With the pictures left out, restate every entry word for word.

[Records from a data collection]
------------------------------

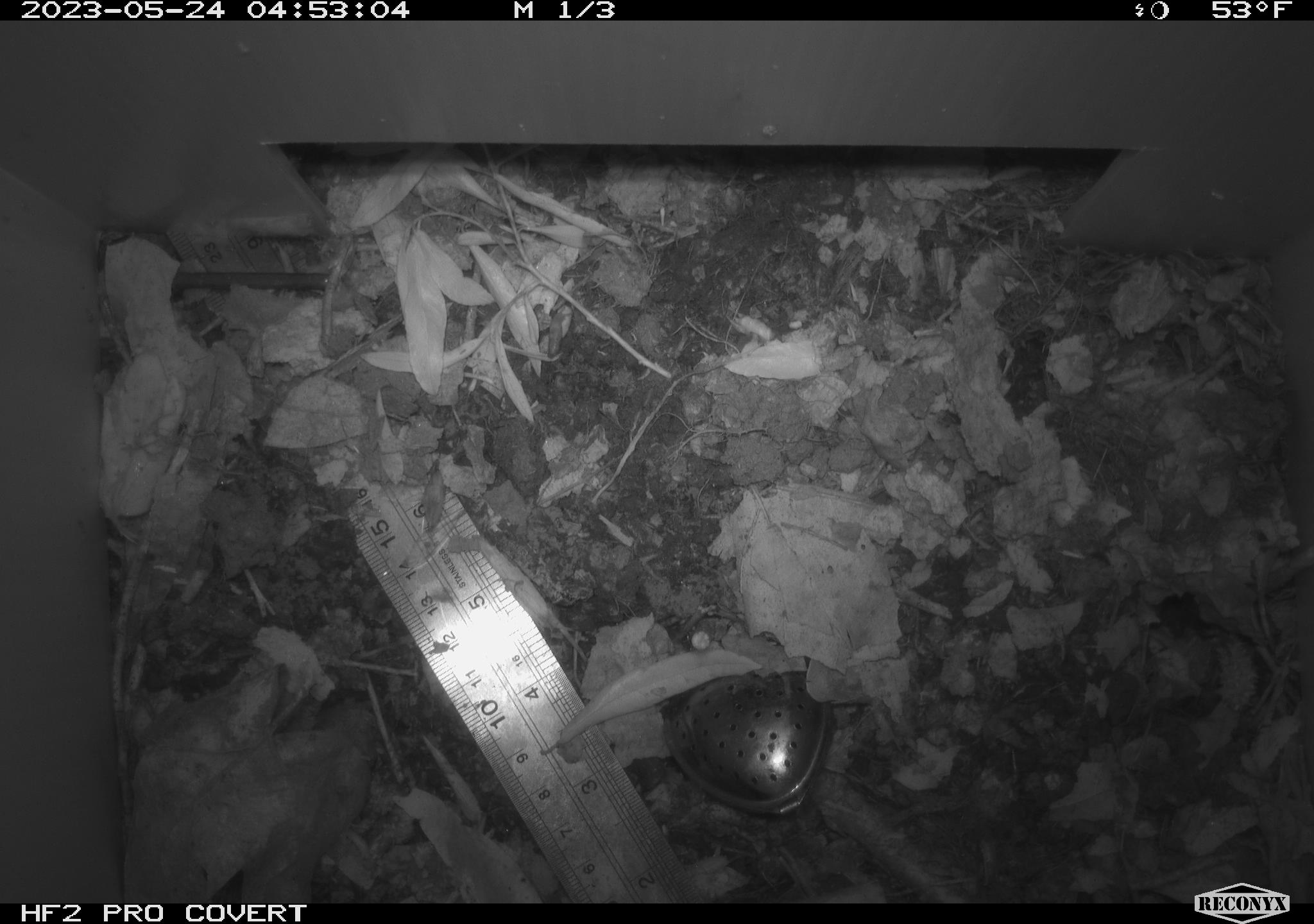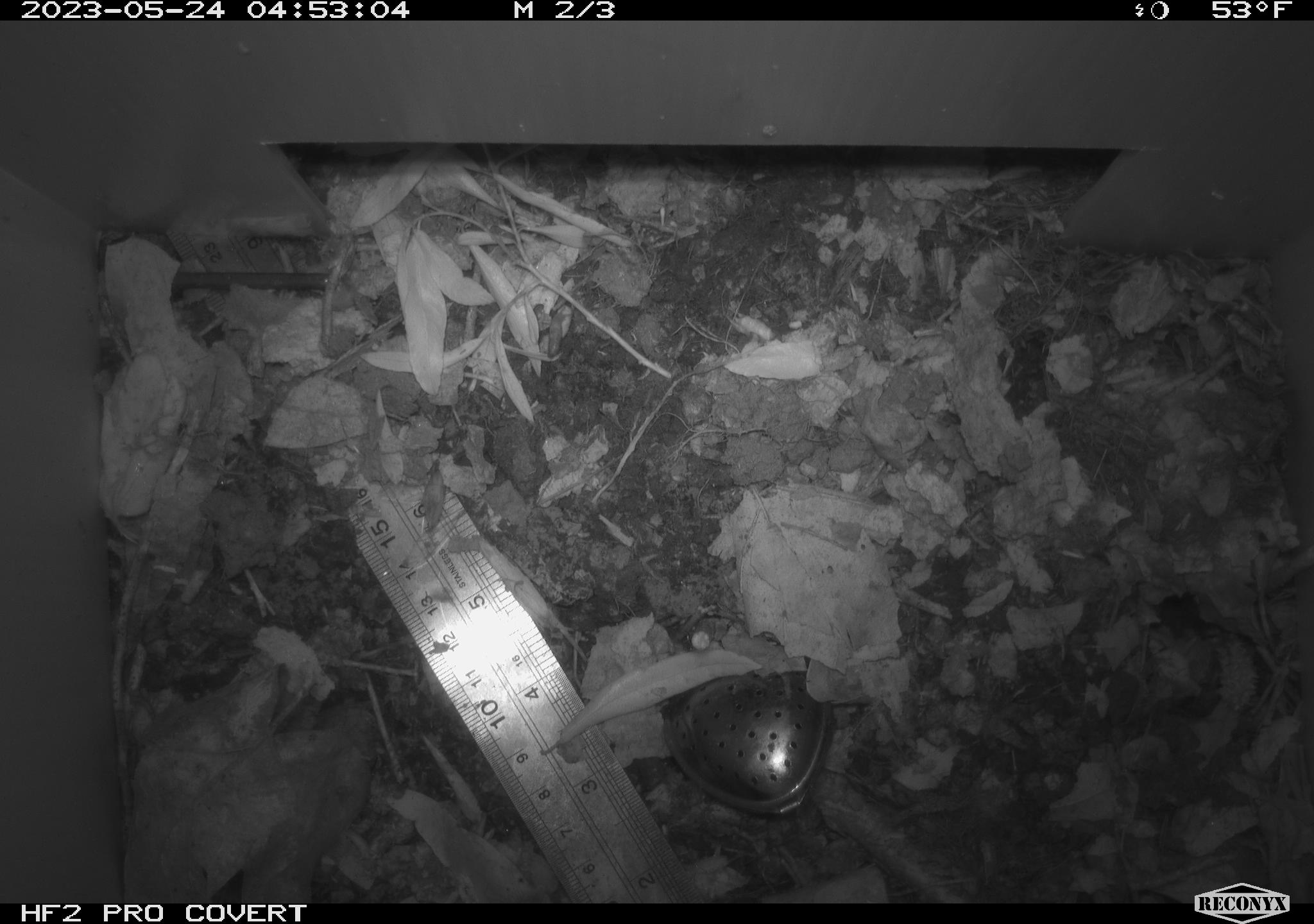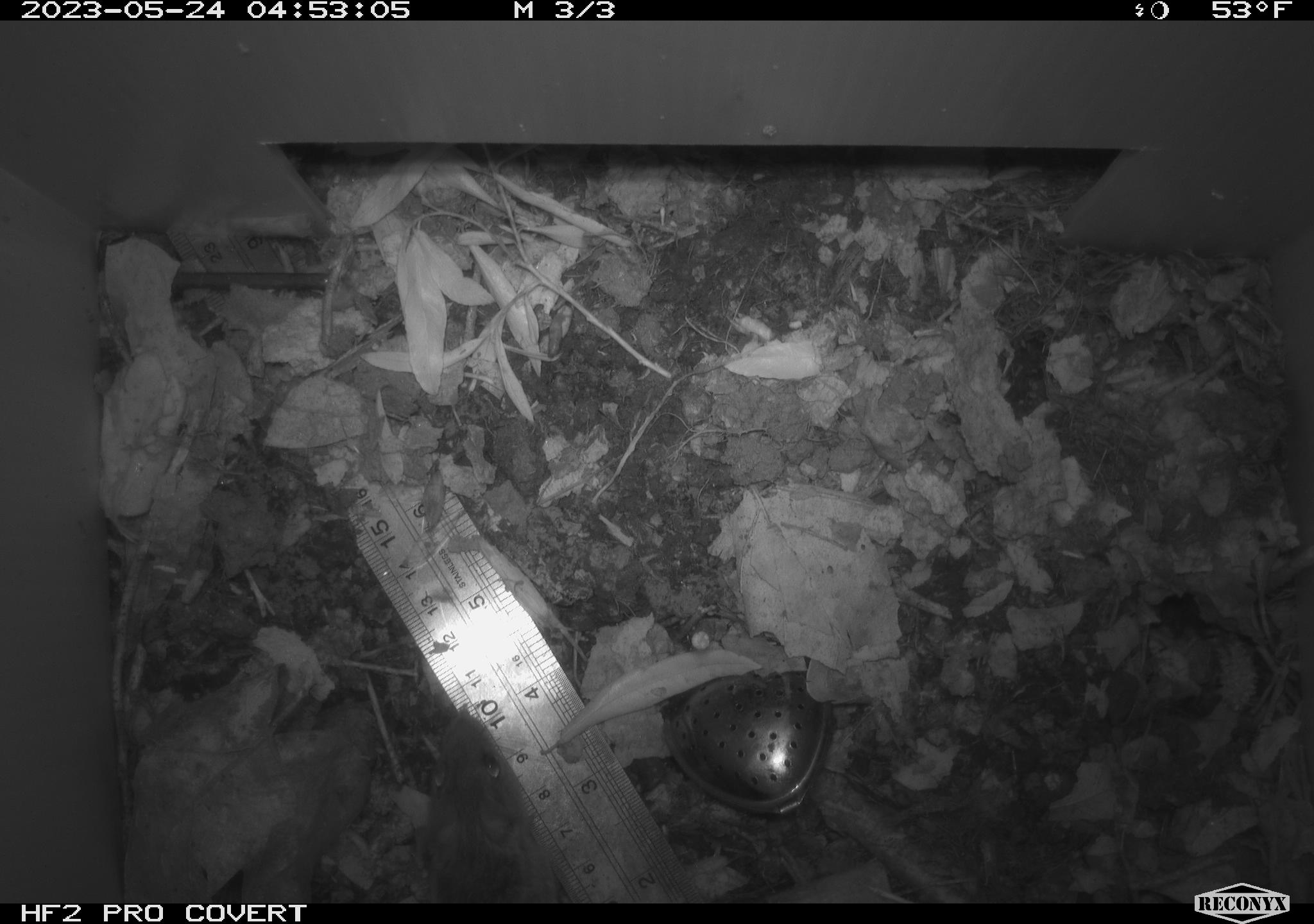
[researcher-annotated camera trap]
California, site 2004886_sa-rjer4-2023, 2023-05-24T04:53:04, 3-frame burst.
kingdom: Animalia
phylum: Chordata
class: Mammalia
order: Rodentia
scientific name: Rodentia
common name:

------------------------------

▸ **WRITTEN SOLUTION**:
[researcher-annotated camera trap]
California, site 2004886_sa-rjer4-2023, 2023-05-24T04:53:04, 3-frame burst.
kingdom: Animalia
phylum: Chordata
class: Mammalia
order: Rodentia
scientific name: Rodentia
common name:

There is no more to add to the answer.